In this coming-of-age young adult story, a compulsive fifteen-year-old girl struggles to read the entire dictionary in one year to win a bet with her rich and famous aunt, a reclusive one-hit-wonder author (think Harper Lee and her bestseller To Kill A Mockingbird).
Grace Page crams this challenge into her well-ordered life while attending school, winning the state dance title with a disabled partner, getting her first job in a bookstore, and working towards a first kiss. What she couldn’t foresee was getting her summer hijacked to Arrow, her aunt’s could-be-haunted house on Cape Cod.

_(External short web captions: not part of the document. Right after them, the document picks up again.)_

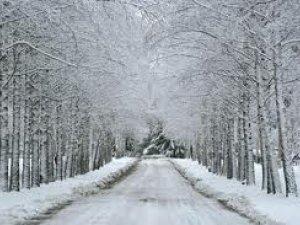Фото: Погода на 30 січня
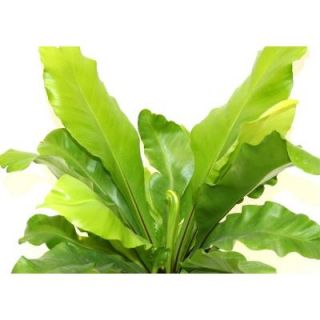 Delray Plants Bird's Nest Fern in 6 in. Pot 90694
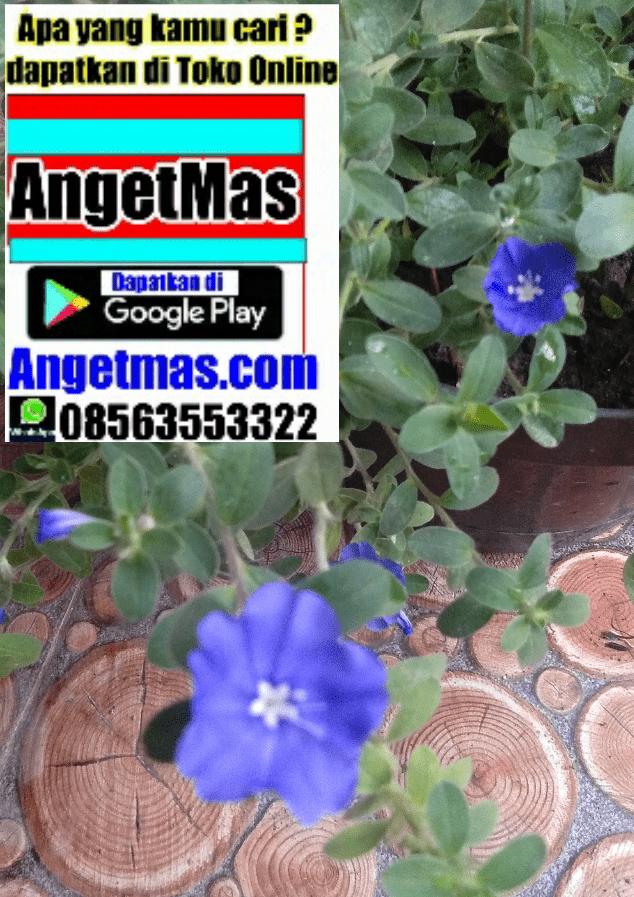 tanaman hias bunga baby blue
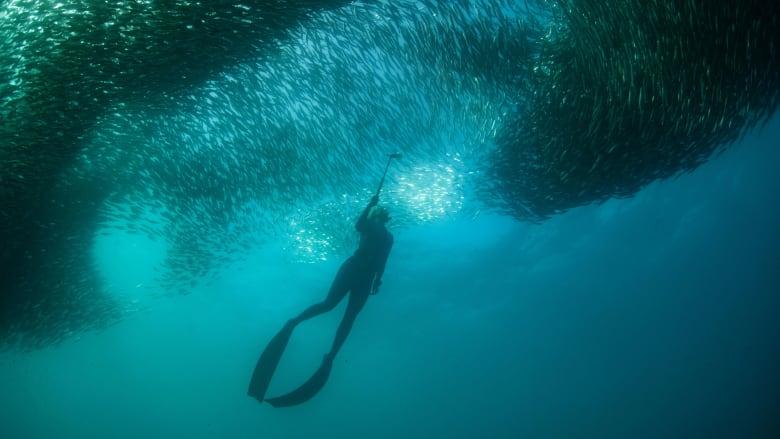 """هجرة السردين.. هذه جهود حماية """"أعظم عرض بحري على وجه الأرض"""""""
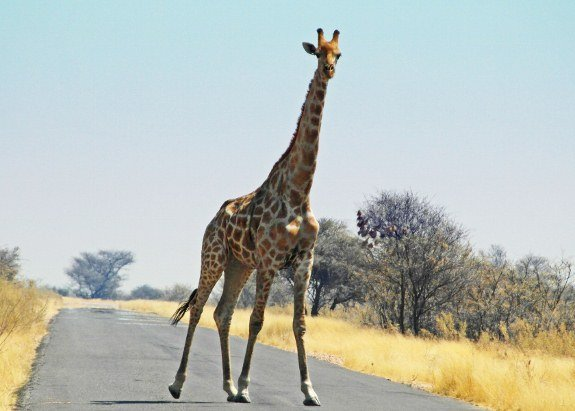 Etosha national Park giraffe walking across road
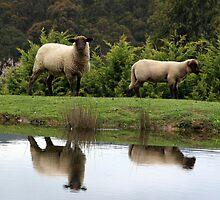 Farmyard Reflections by WendyJC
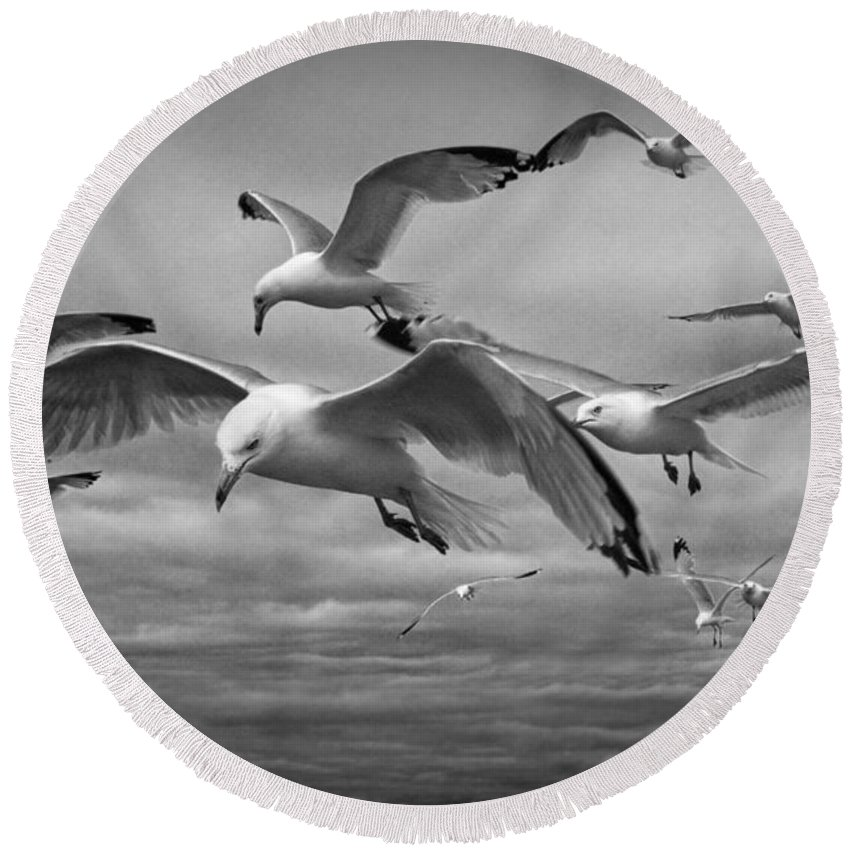 Sea Round Beach Towel featuring the photograph Sea Gull Scavengers by Randall Nyhof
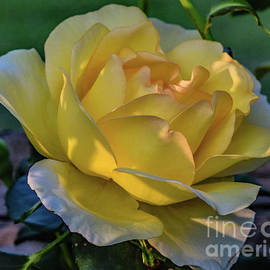 Gold Struck Rose In Light and Shadows by Cindy Treger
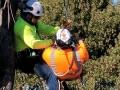clearway-industries-aerial-tree-safety-training-9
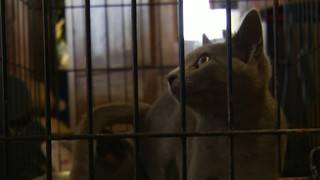 Clear the Shelters event held at Christiansburg Grand Home Furnishings
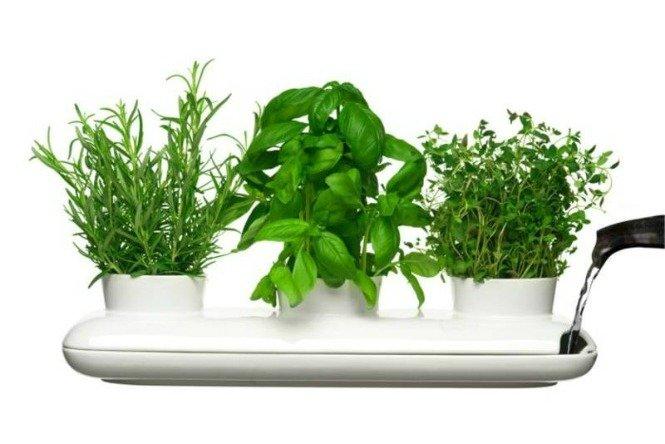 5_Ukrasite biljkama moderni enterijer(1)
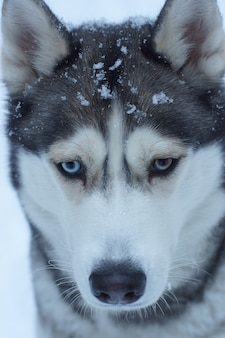 Close de focinho de raça de cachorro husky com flocos de neve, olhos diferentes.
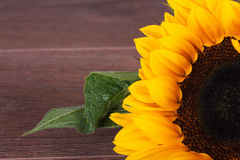 Yellow Sunflower On Against A Rustic Background Bright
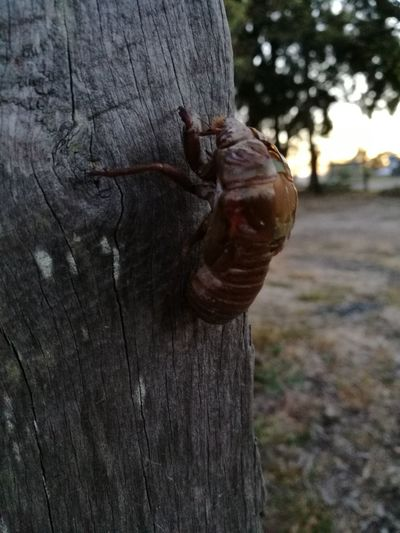 Insect Cicada's
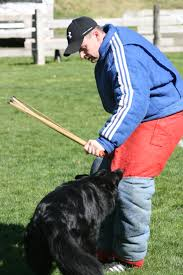 belgian sheepdog training obsidian belgian sheepdogs caring for the high performance dog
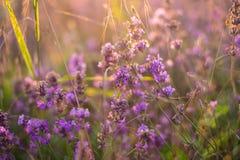 Lavendel i solnedgångsignalljus Royaltyfria Bilder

Aunt May hopes to harness Grace’s obsessive organizational genius for one last attempt to shatter her forty-year-long writer’s block and author that second book locked inside her for so long.
A national tabloid sees Grace as an opportunity to uncover her aunt’s well-hidden life, and tempts her with more money than she’s ever seen to write a tell-all for a look behind the author’s veil. Grace’s search for secrets uncovers the one word responsible for Aunt May’s standstill, and she discovers Arrow’s 300-year old legend.
Now she must decide what the word “integrity” is worth. And conquer her prejudice while she’s at it.
Grace names her diary “My Year Of A2Z.” In it, she writes letters to Mr. D, her dictionary, sharing the hardships and revelations of her lexical adventure. The bet’s dwindling days tick down, but Grace’s enchantment with language grows as she sees past the words and into the spirit of their meanings.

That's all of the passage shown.